Lügen? Oder eher eine läßliche Wahrheitsverbiegung?
In Tunesien sind kleiner Unwahrheiten absolut an der Tagesordnung, und selbst, wenn andere diese entdecken, redet niemand drüber. Und es ist, nach meiner Erfahrung, hier wirklich die Frage, ob derjenige, der die Unwahrheit sagt, das überhaupt selbst als "Lüge" begreift, in den meisten Fällen folgen dann nämlich wortreiche Erklärungen warum man dies und jenes gesagt und getan hätte und wenn man sich mit der (zumindest für mich) verqueren und skurillen Logik einmal tiefer auseinandersetzt, dann kann man darin tatsächlich Elemente erkennen, die den Verdacht nahelegen, daß derjenige sich gar keiner Schuld bewußt ist - und sich im Gegenteil darüber wundert, wieso man ihm Vorwürfe macht.

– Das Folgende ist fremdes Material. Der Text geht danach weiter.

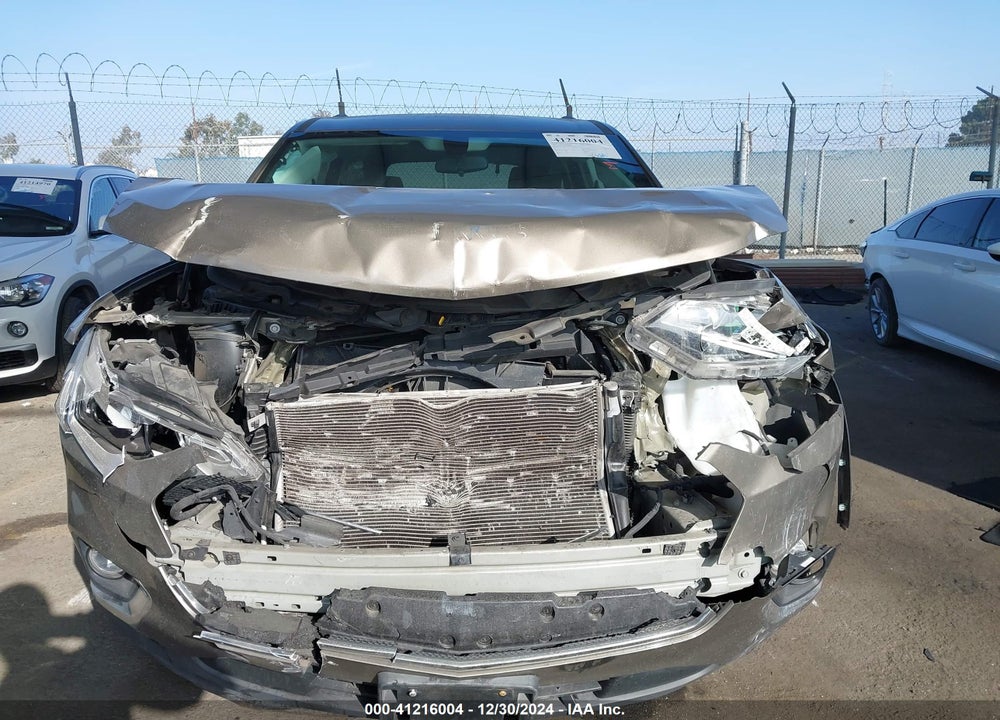 2020 CHEVROLET TRAVERSE VIN: 1GNERGKW7LJ135049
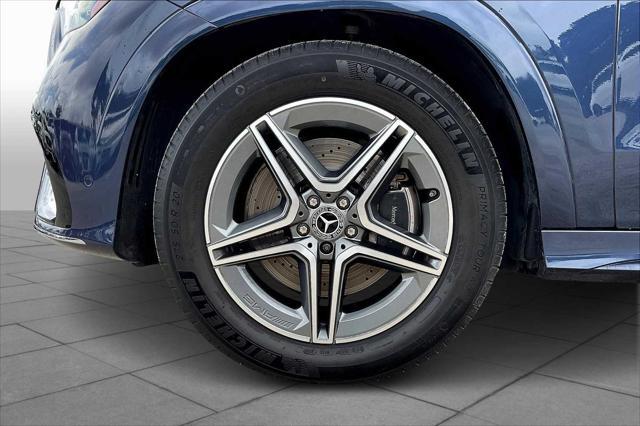 used 2024 Mercedes-Benz GLE 450 car, priced at $69,705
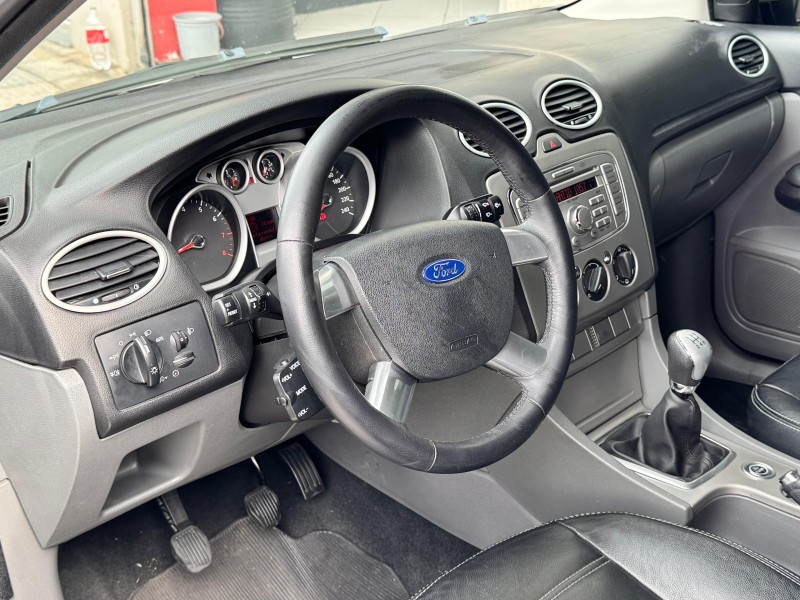 FOCUS 2.0 GLX 16V GASOLINA 4P MANUAL - 2013 - CAXIAS DO SUL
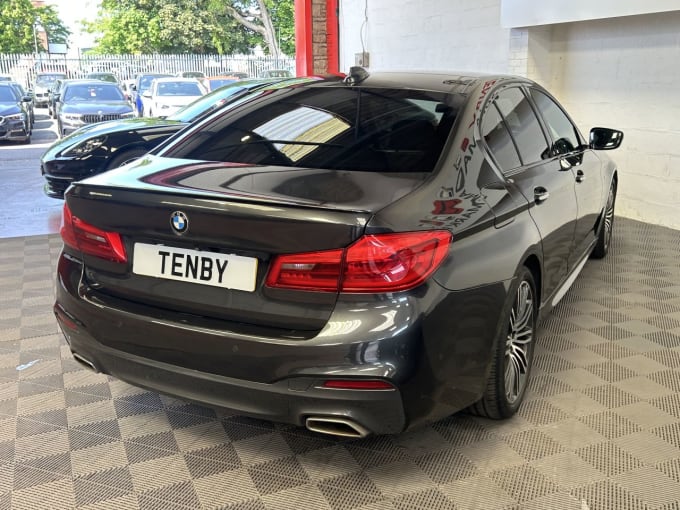 2025 BMW 5 Series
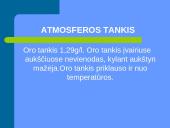 Atmosferos aprašymas 3 puslapis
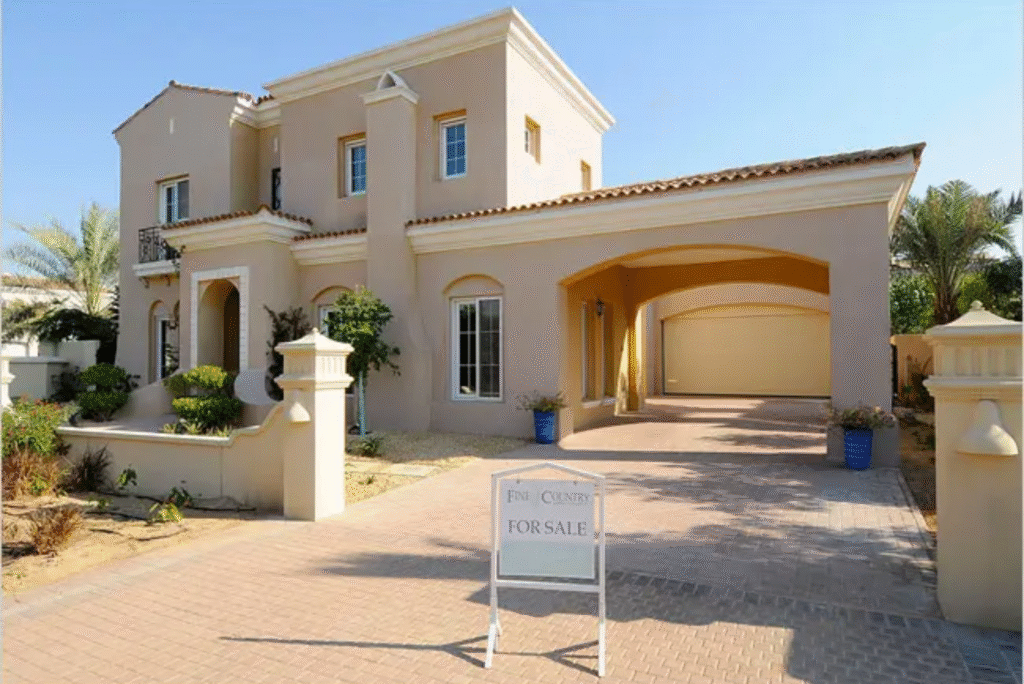 Act Fast! Home for Sale in Dubai UAE – Limited Deals Remaining!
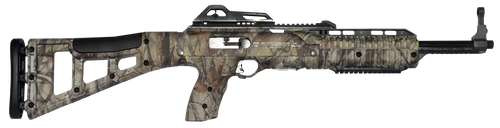 Hi-Point 995TSWC 995TS Carbine 9mm Luger 16.50" 10+1 Woodland Camo  All Weather Skeletonized Stock  Polymer Grip Right Hand                                                                             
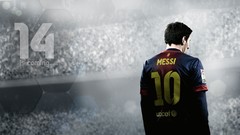 Messi video games fifa 14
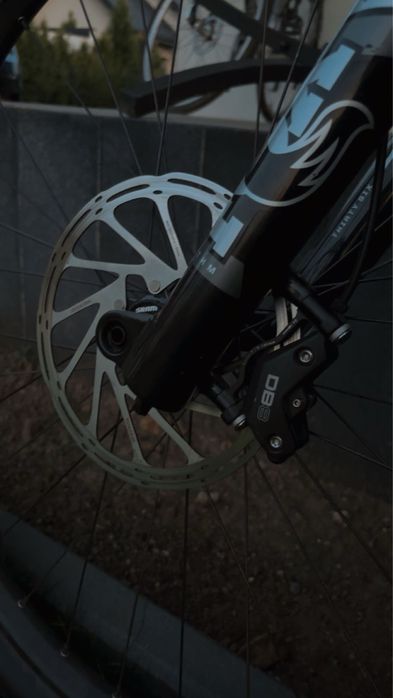 Scott Strike eRide 940 + Fox 36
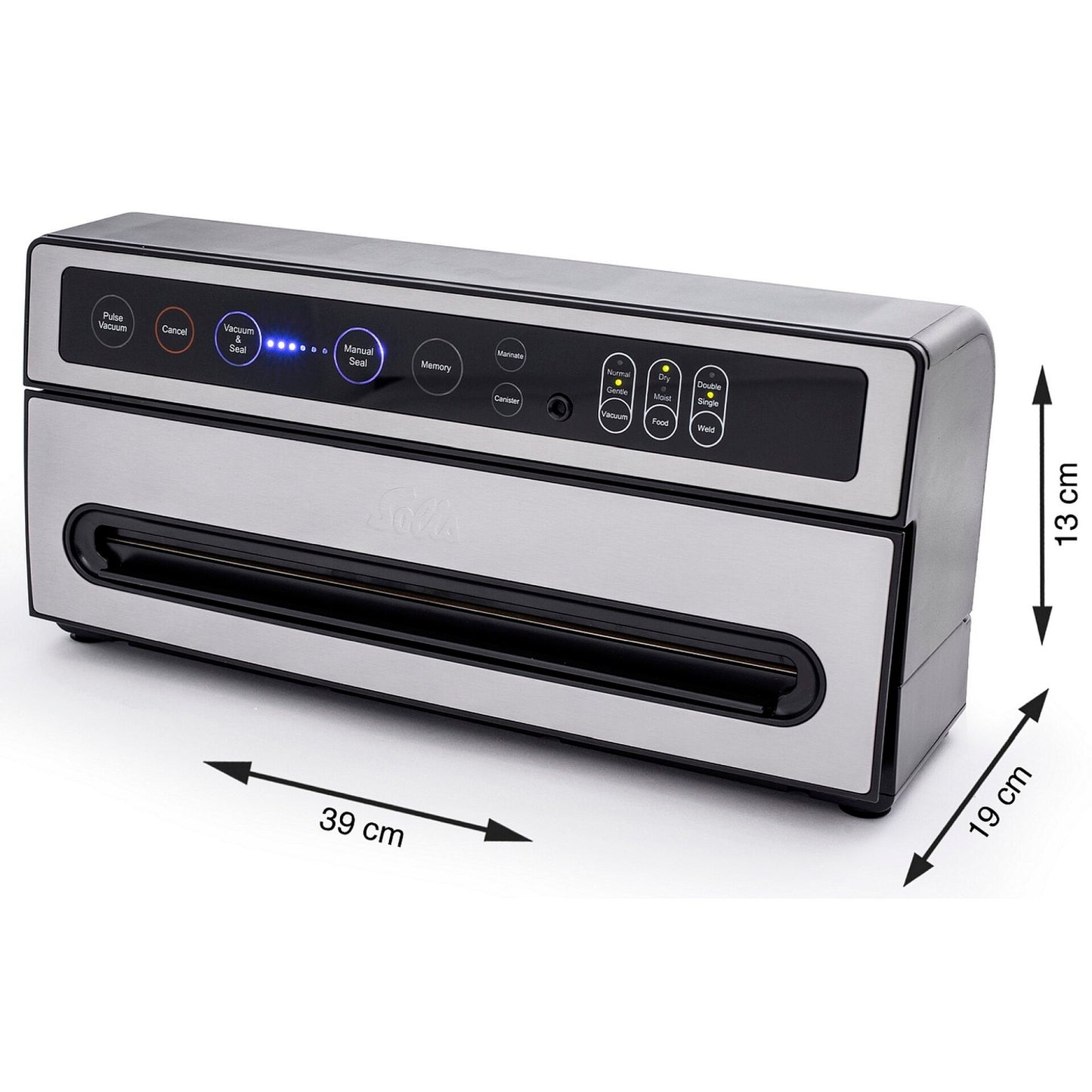 Solis Verti Vac Plus        5703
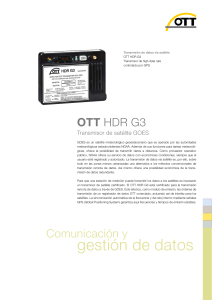 Folleto HDR G3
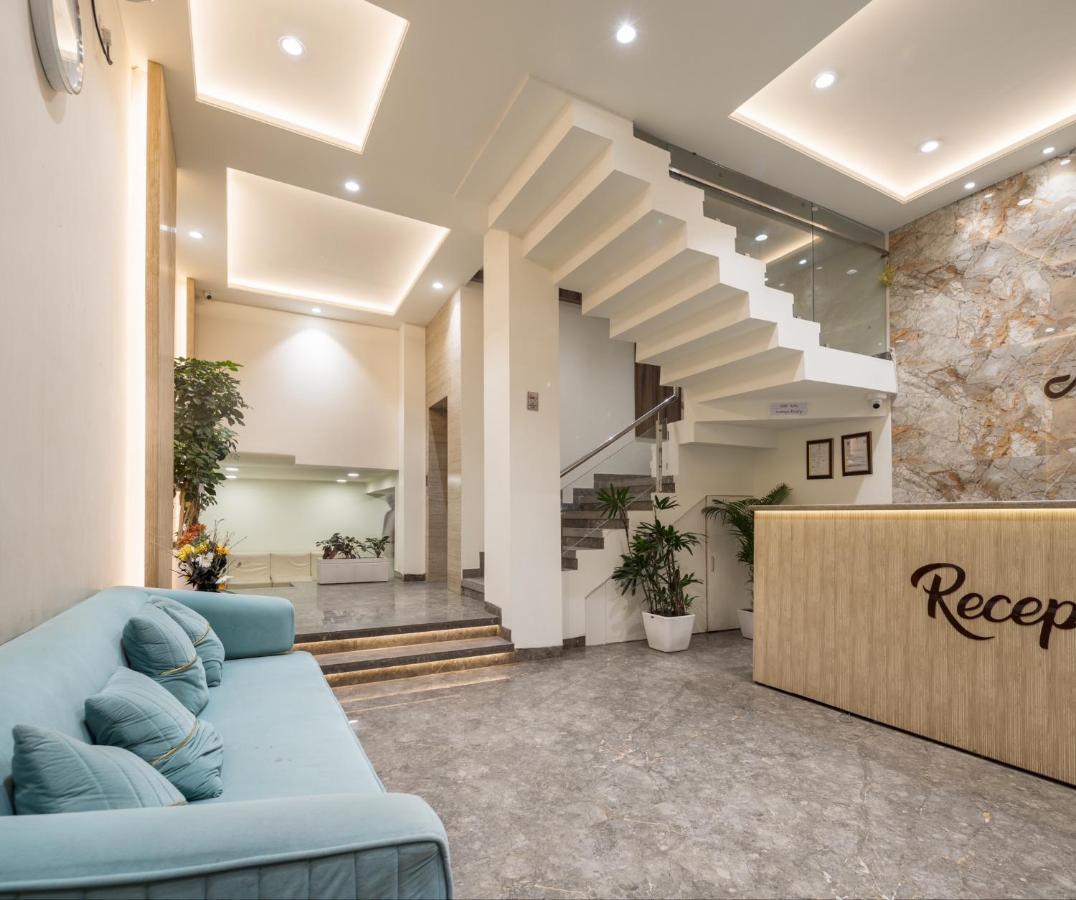 Hotel Morya Meghdoot, Μποπάλ Εξωτερικό φωτογραφία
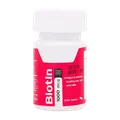 قرص بیوتین 1000 میکرو گرمی آریا دارو 60 عددی | Biotin 1000 mcg - Arya Daru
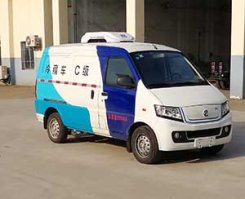 纯电动冷藏车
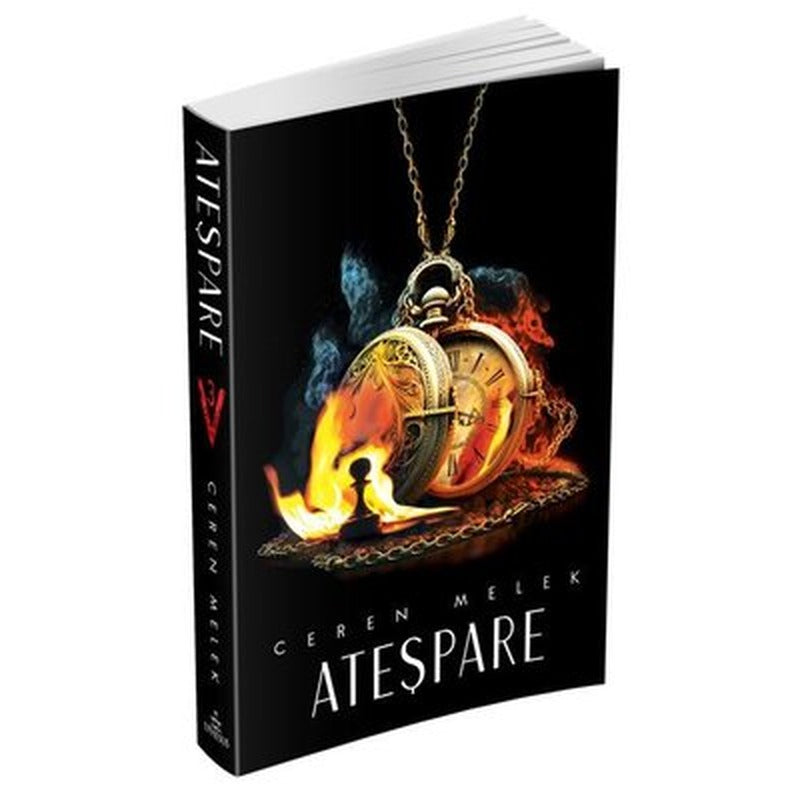 Ateşpare - 3 | Ephesus Yayınları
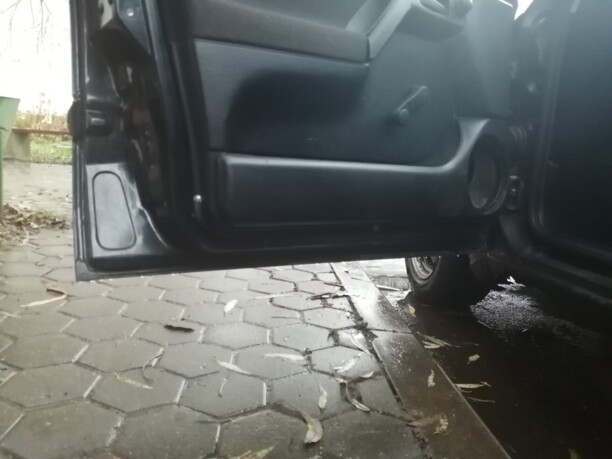Volkswagen Golf III, 1991 г.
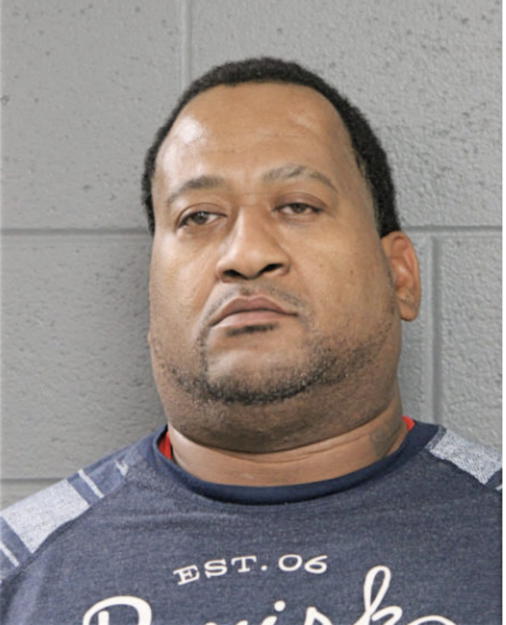 MARK TERRANCE DUNBAR, Cook County, Illinois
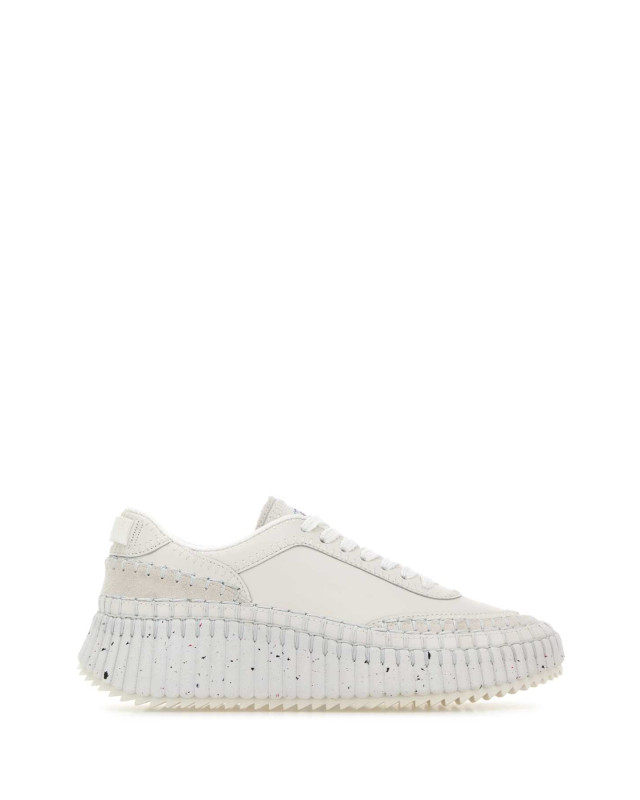 [Chloe] Sneakers FW26 CHC24S00RBD 100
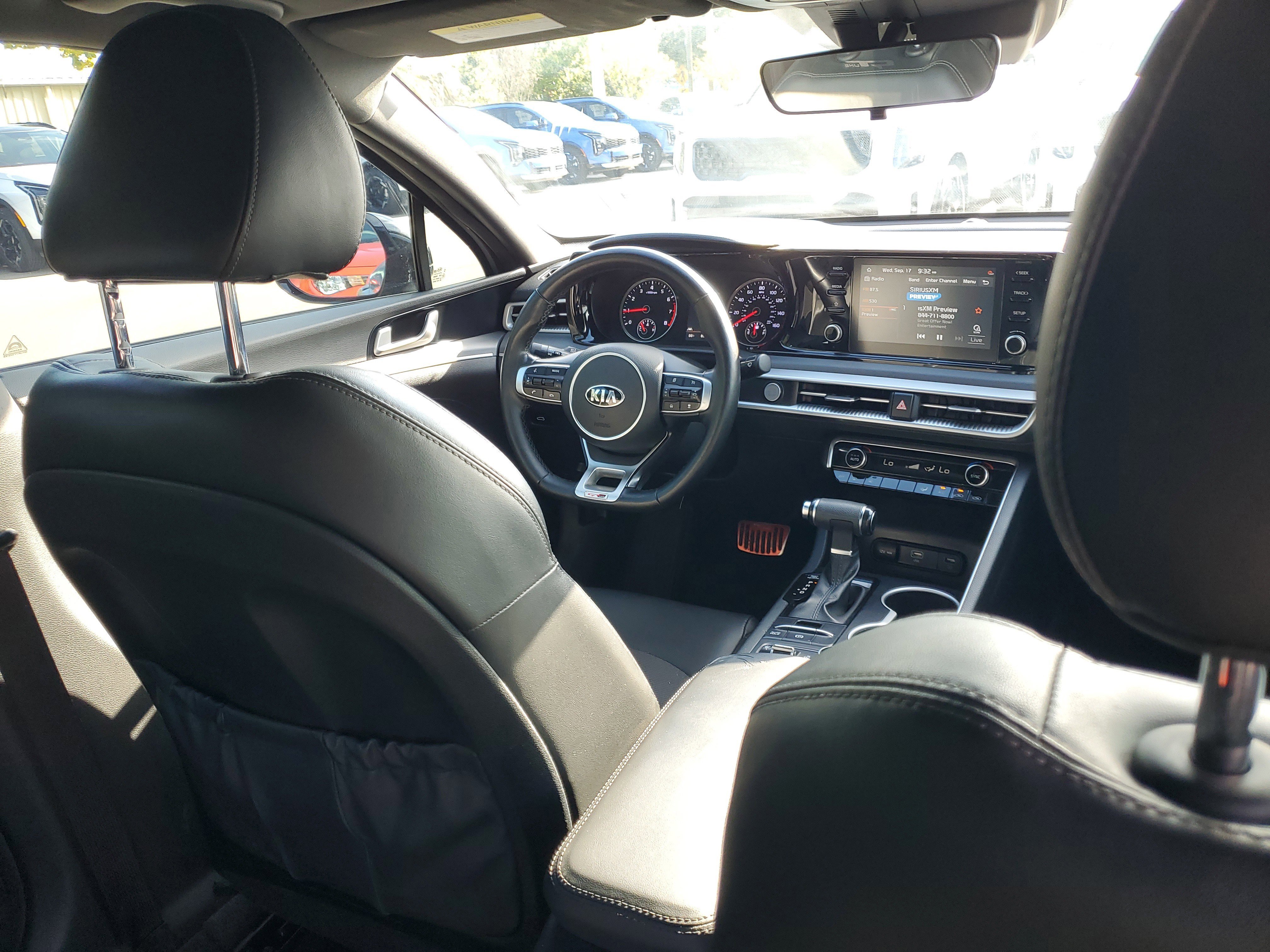 Used 2021 Kia K5 GT-Line image 13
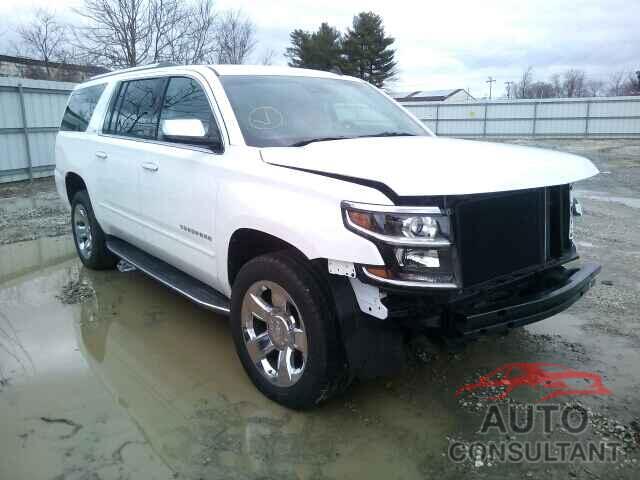 CHEVROLET SUBURBAN 2015 - 1GNSKKKC0FR159795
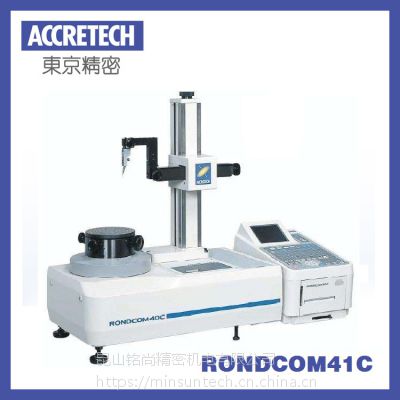 日本东京精密薄膜行业圆柱度测量仪器CONDCOM R41C/43C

Ich weiß noch nicht einmal, ob es sich da nicht um ein unbewußtes Spiel in der Gesellschaft handelt, in dem man konstant ausprobiert, wie gut die anderen im Aufdecken von kleinen Schwindeleien sind - und man selbst grundsätzlich jeder Aussage von anderen erst einmal mißtraut (das ist z.B. definitiv der Fall).
Nach unseren Maßstäben, nach unserem Wahrheitsverständnis ist das kaum hinzunehmen oder zu entschuldigen, doch wer in einer anderen Gedanken-Welt aufwächst und sozusagen sein Leben lang mit diesen Erfahrungen lebt, der denkt anderes darüber.